### WHAT THE EXERCISE ASKS
Begin at the line with "site 2637, 2013-09-25" and write out every line after it, exactly, through the last line below, adding nothing.

### ENTRIES SUPPLIED
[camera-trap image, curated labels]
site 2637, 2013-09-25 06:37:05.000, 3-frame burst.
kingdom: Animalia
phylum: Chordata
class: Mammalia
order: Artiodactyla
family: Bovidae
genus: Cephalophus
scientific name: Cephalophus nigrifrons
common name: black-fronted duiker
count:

### WRITTEN ANSWER
site 2637, 2013-09-25 06:37:05.000, 3-frame burst.
kingdom: Animalia
phylum: Chordata
class: Mammalia
order: Artiodactyla
family: Bovidae
genus: Cephalophus
scientific name: Cephalophus nigrifrons
common name: black-fronted duiker
count:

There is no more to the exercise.